The Ceph Blog

Ceph blog stories provide high-level spotlights on our customers all over the world

September 8, 2014

v0.85 released

This is the second-to-last development release before Giant that contains new functionality. The big items to land during this cycle are the messenger refactoring from Matt Benjmain that lays some groundwork for RDMA support, a performance improvement series from SanDisk that improves performance on SSDs, lots of improvements to our new standalone civetweb-based RGW frontend, and a new ‘osd blocked-by’ mon command that allows admins to easily identify which OSDs are blocking peering progress. The other big change is that the OSDs and Monitors now distinguish between “misplaced” and “degraded” objects: the latter means there are fewer copies than we’d like, while the former simply means the are not stored in the locations where we want them to be.

Also of note is a change to librbd that enables client-side caching by default.

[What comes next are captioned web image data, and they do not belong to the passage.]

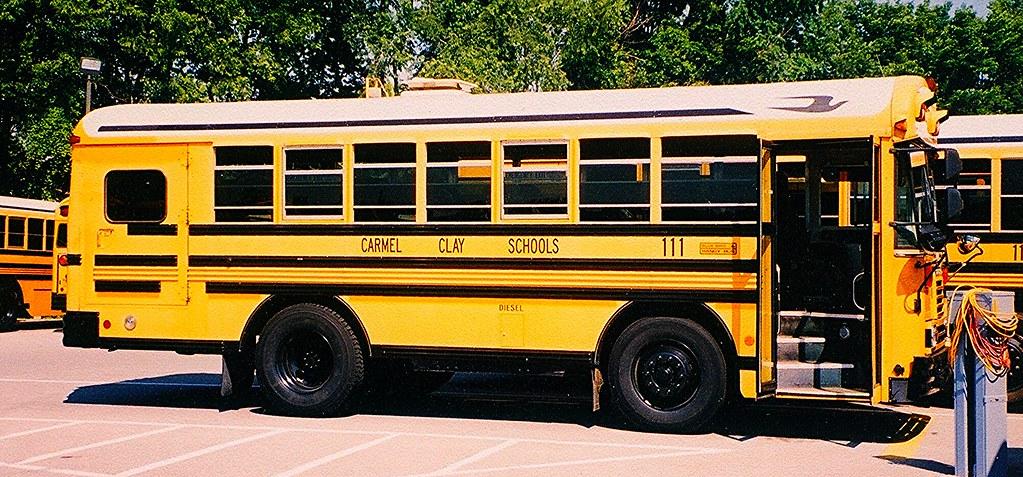 Blue Bird Bus >> Georgia Blue Bird's most recent Flickr photos   Picssr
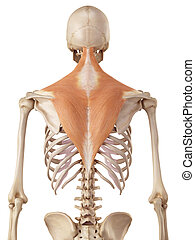 The trapezius - medical accurate illustration of the...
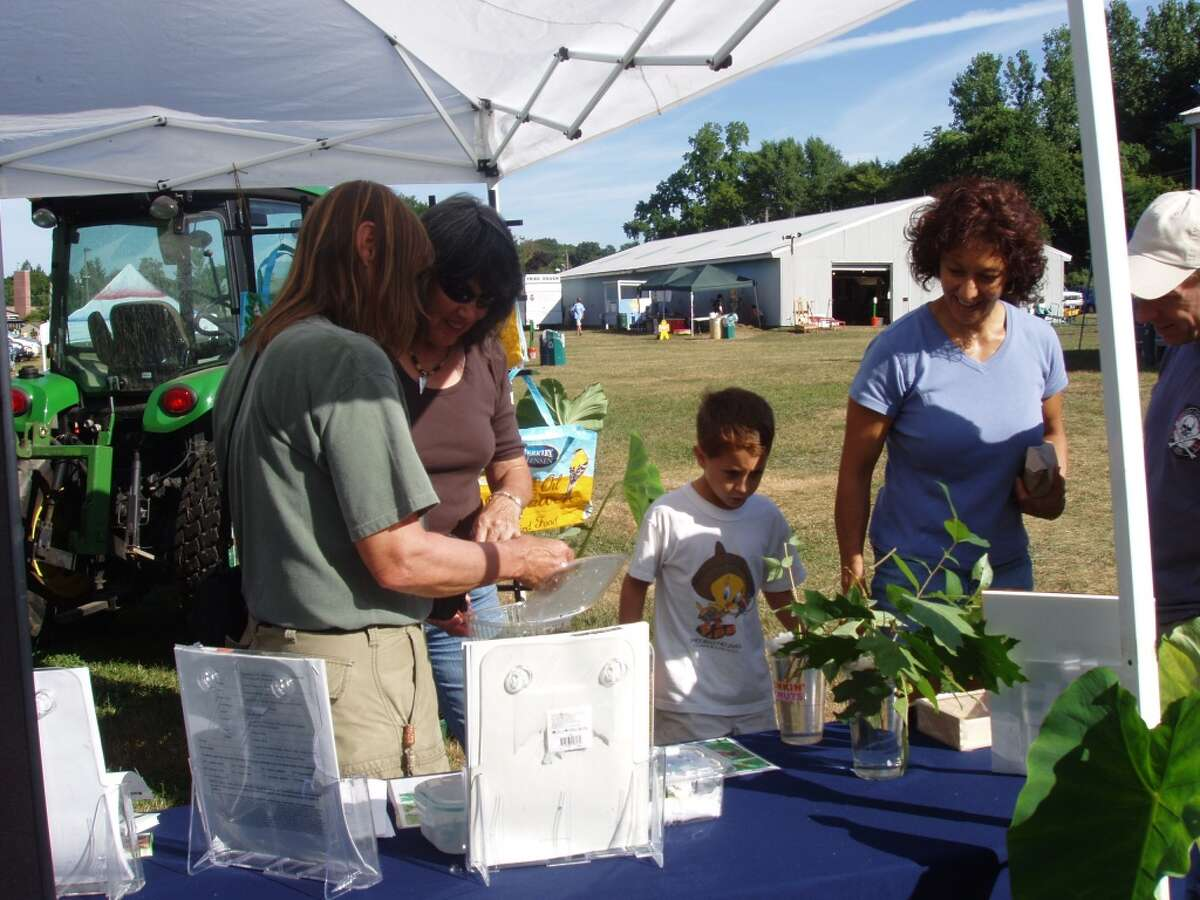 The Tolland County 4-H Fair takes place August 7-9 in Vernon, CT.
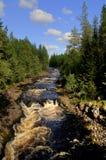 лето rapids Стоковая Фотография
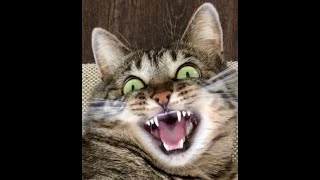 Cats Are Crazy  Funny And Cute Cat Videos 2021 Don't Try To Hold Back Laughter!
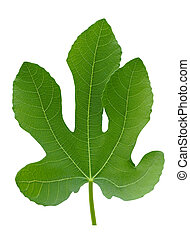 Big fig tree green plant leaf macro isolated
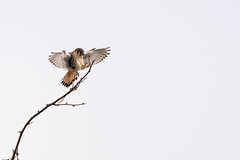 66709 - Crécerelle d'Amérique Mâle - Male American Kestrel - Crop (xVanHovenx) Tags: nature animal oiseau bird arbre tree faucon falcon crécerelle kestrel crécerelledamérique americankestrel oiseauxdeproie birdsofprey sonya7iii sigmamc11 sigma150600mmcontemporary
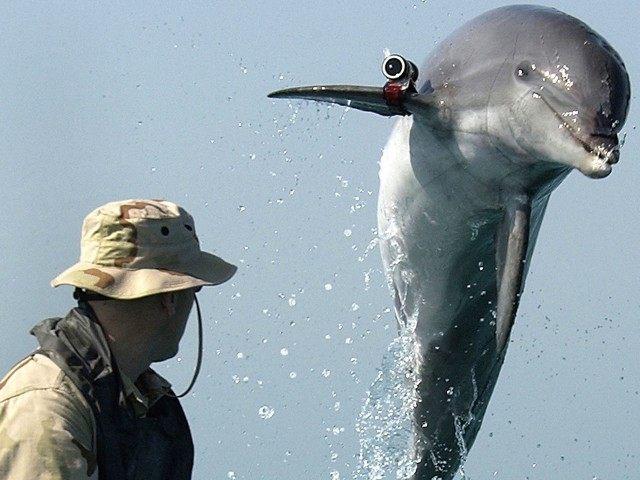Dolphin spy (U.S. Navy / Getty)
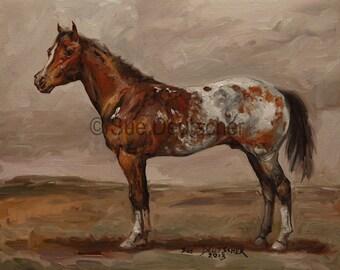 Appaloosa Horse 11x14 print
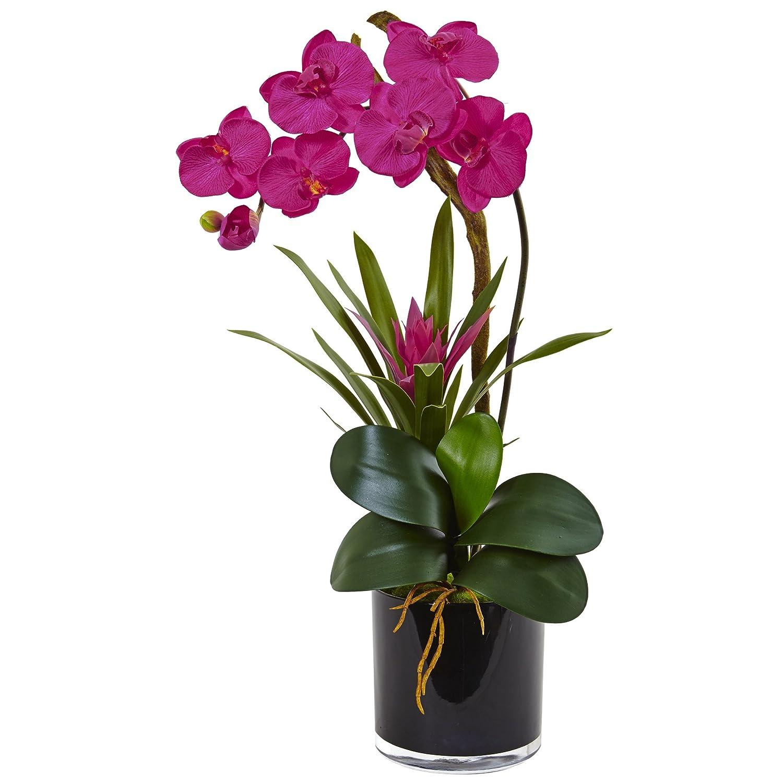 ほぼ自然Orchid and BromeliadシルクArrangement、美しい B073V9NRWT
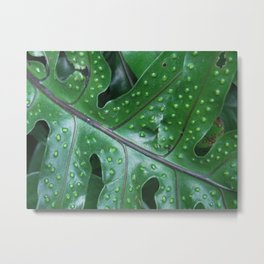 polka dot leaf Metal Print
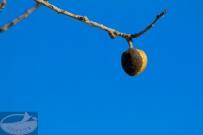 Mallorca Mandel vor blauem Himmel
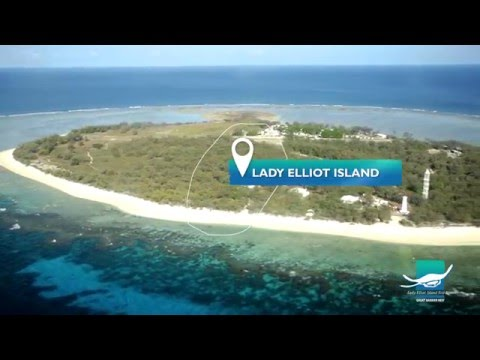 Lady Elliot Island Eco Resort 'Dream Job' Introduction Video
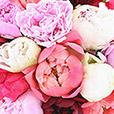 bouquet-de-15-pivoines-et-son-vase-4756.jpg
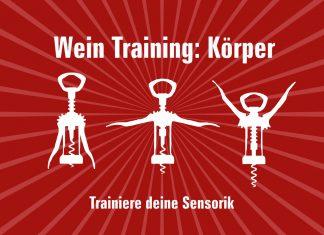 Wein Sensorik Körper
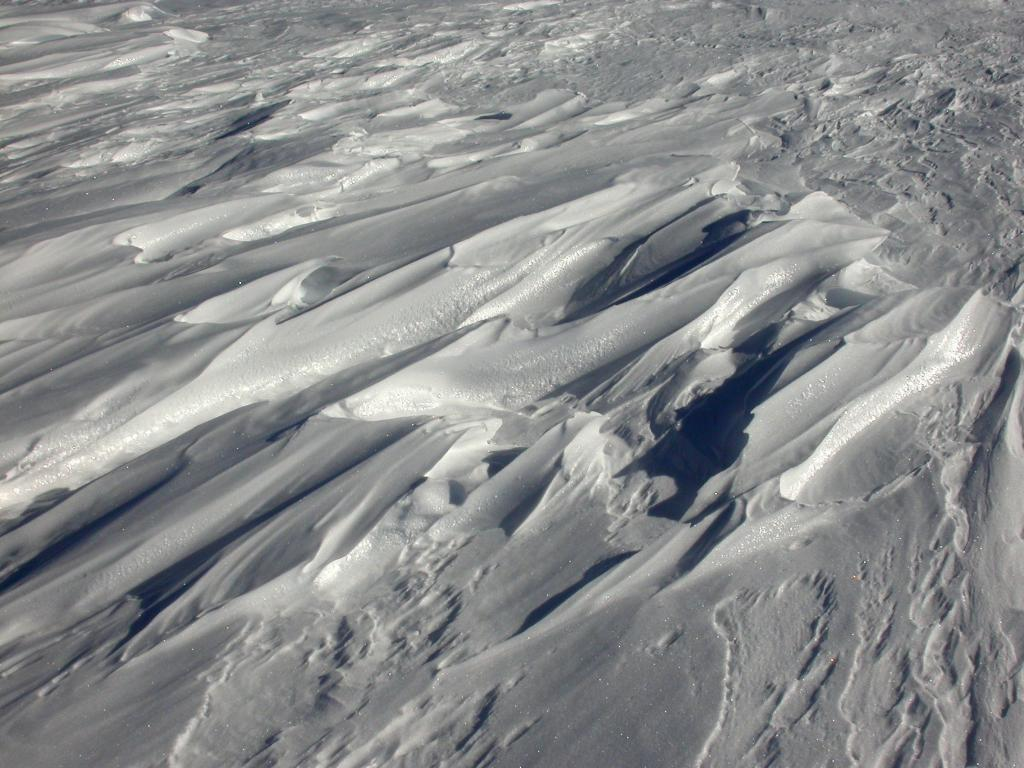 "This is one in a series of photos of sastrugi formed on the dunes. Image Credit:  NSIDC courtesy Ted Scambos and Rob Bauer. (<a href=""/cryosphere/gallery/photo/33104"">View photo detail.</a>) <br>"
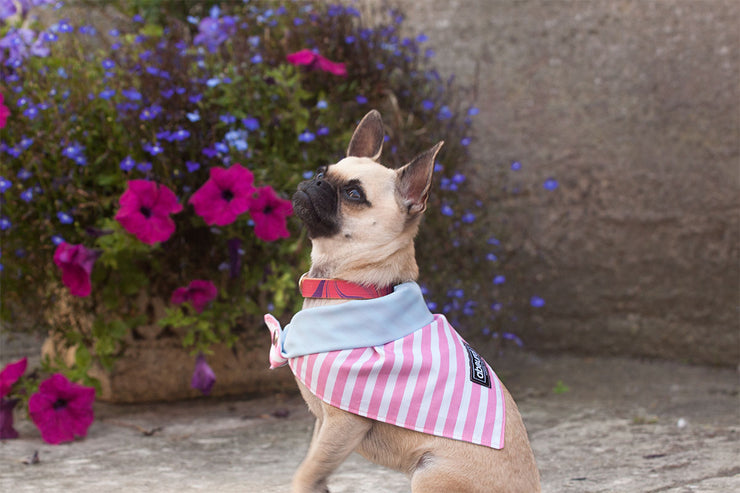 dog wearing I Scream cotton fabric dog bandana
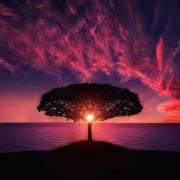 Meditation Calm Under Pressure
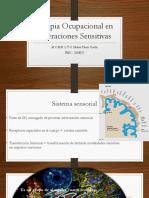 terapiaocupacionalenalteracionessensitivas-170919041810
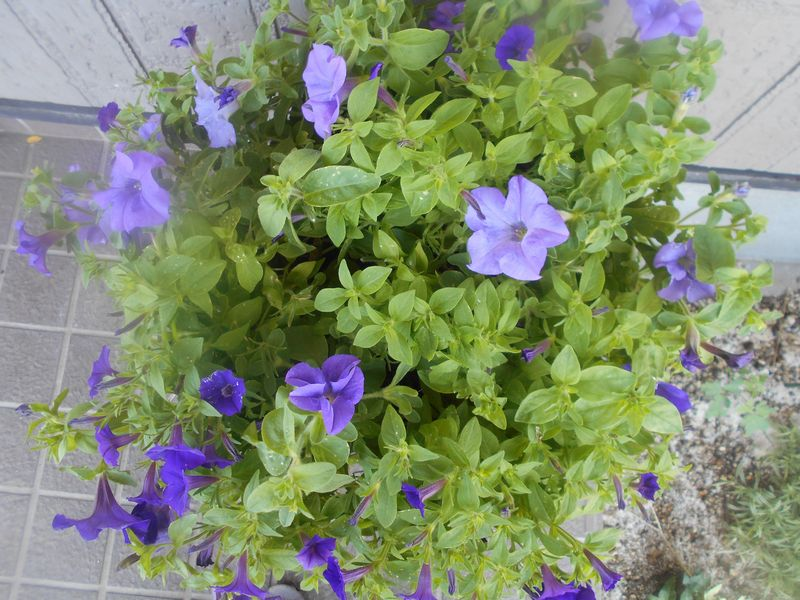 紫色のペチュニアの寄せ植え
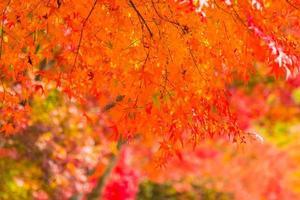vackra röda lönnlöv foto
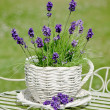 Garden Lavender — Stock Photo
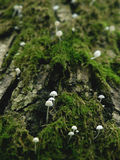 Moss and mushrooms Stock Photography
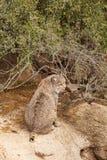 Gullig Bobcat Fotografering för Bildbyråer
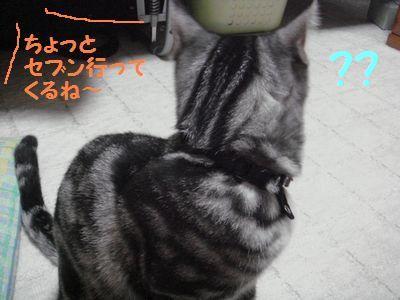 20071027135618.jpg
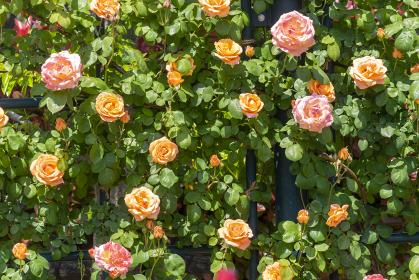 色鮮やかなバラの花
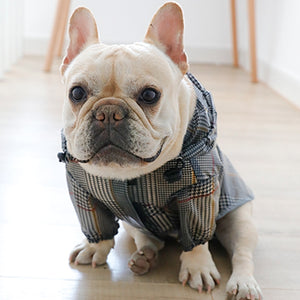Sitting French bulldog wearing rainjacket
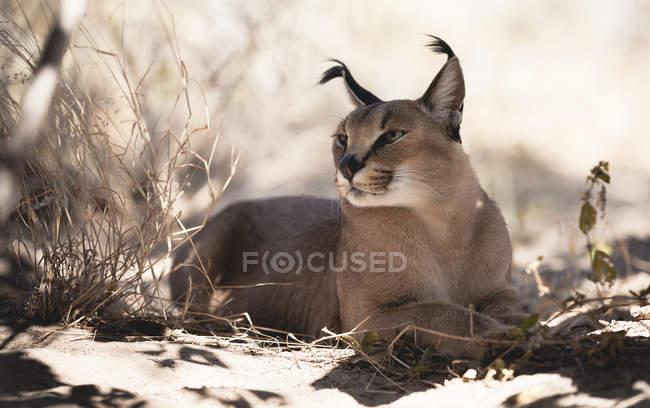 Ботсвана, Мон, каракал расслабиться в тени — стоковое фото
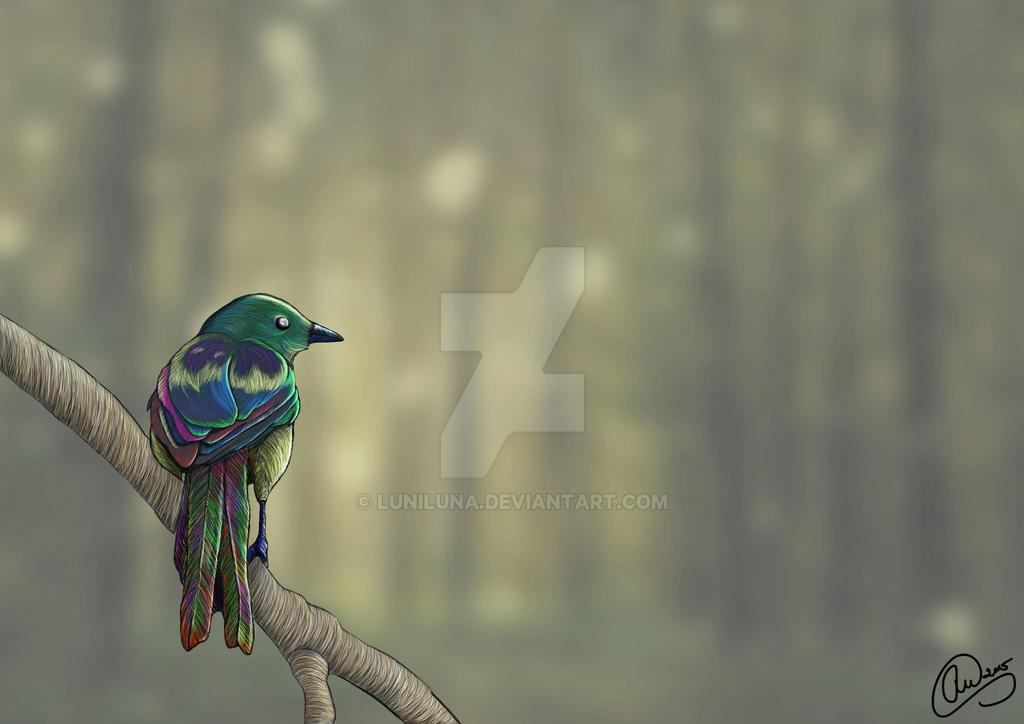 Morningmist Magpie by LuniLuna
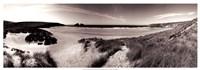 "The Wind in the Dunes II by Noah Bay - 37"" x 13"""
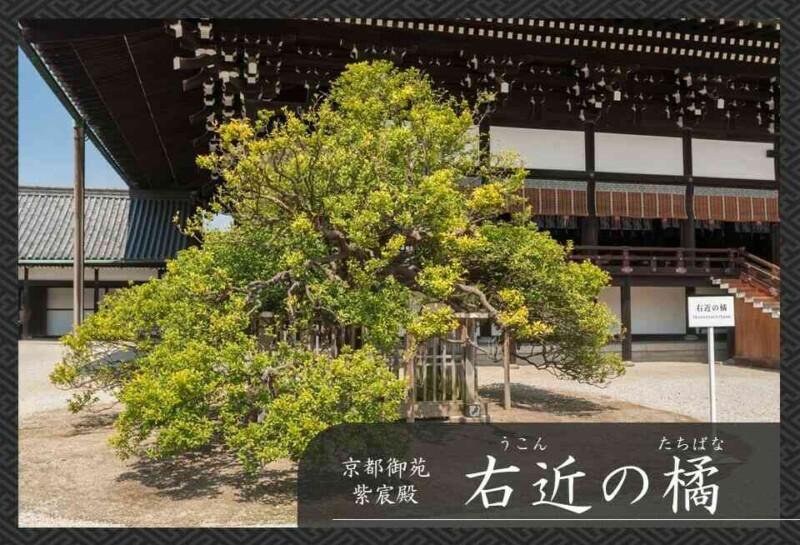 京都御苑 紫宸殿 右近の橘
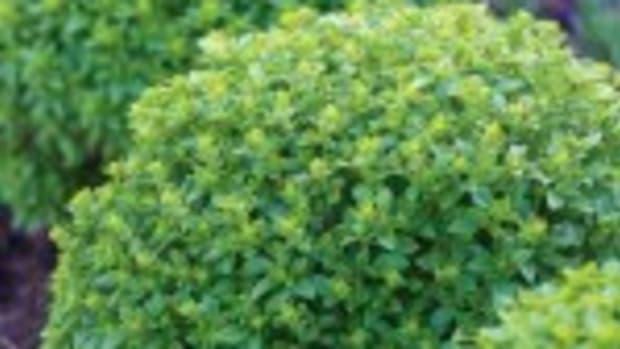 boxwood basil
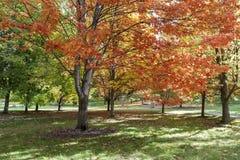 与橙色叶子的美丽的树 免版税图库摄影
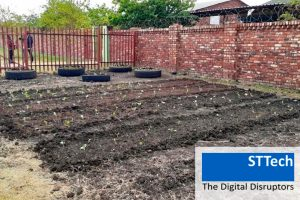 Nahrung für die Armen – neue Gemüsebeete in Kirchengärten
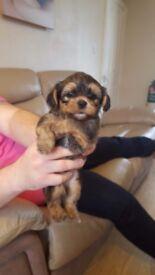 Shorkie boy puppy from a stunning litter of 8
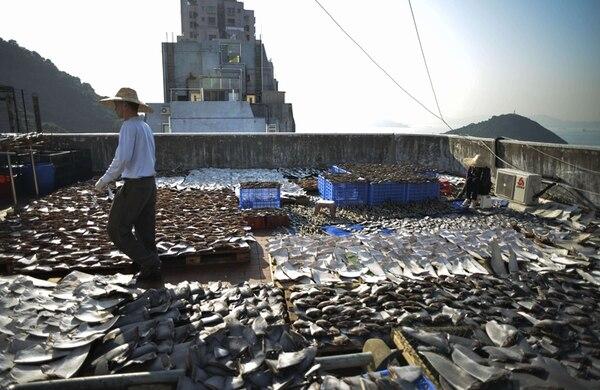 Los operativos de control y vigilancia, así como los dedicados a regular la comercialización, requieren fondos para combatir el aleteo, una de las causas de la disminución en las poblaciones de tiburones en el mundo.   AFP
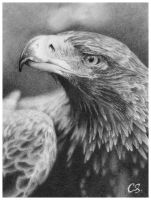 wedge-tailed eagle by lacidart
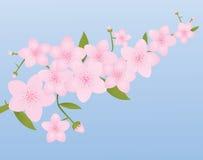 进展樱桃粉红色 库存照片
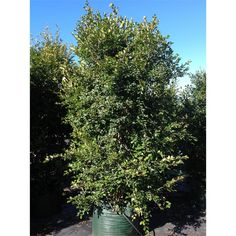 Image result for resilience lilly pilly African Plants, Backyard Plants, Shrubs, Australia, Granny Smith, Flowers, Gardening, Image, Board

This is coupled with another option that makes the cache write-through until a “flush” operations is observed: this implies that the librbd user (usually a VM guest OS) supports barriers and flush and that it is safe for the cache to switch into writeback mode without compromising data safety or integrity. It has long been recommended practice that these options be enabled (e.g., in OpenStack environments) but until now it has not been the default.

We have frozen the tree for the looming Giant release, and the next development release will be a release candidate with a final batch of new functionality.

UPGRADING

  • The client-side caching for librbd is now enabled by default (rbd cache = true). A safety option (rbd cache writethrough until flush = true) is also enabled so that writeback caching is not used until the library observes a ‘flush’ command, indicating that the librbd users is passing that operation through from the guest VM. This avoids potential data loss when used with older versions of qemu that do not support flush.

    leveldb_write_buffer_size = 32*1024*1024 = 33554432 // 32MB leveldb_cache_size = 512*1024*1204 = 536870912 // 512MB leveldb_block_size = 64*1024 = 65536 // 64KB leveldb_compression = false leveldb_log = “”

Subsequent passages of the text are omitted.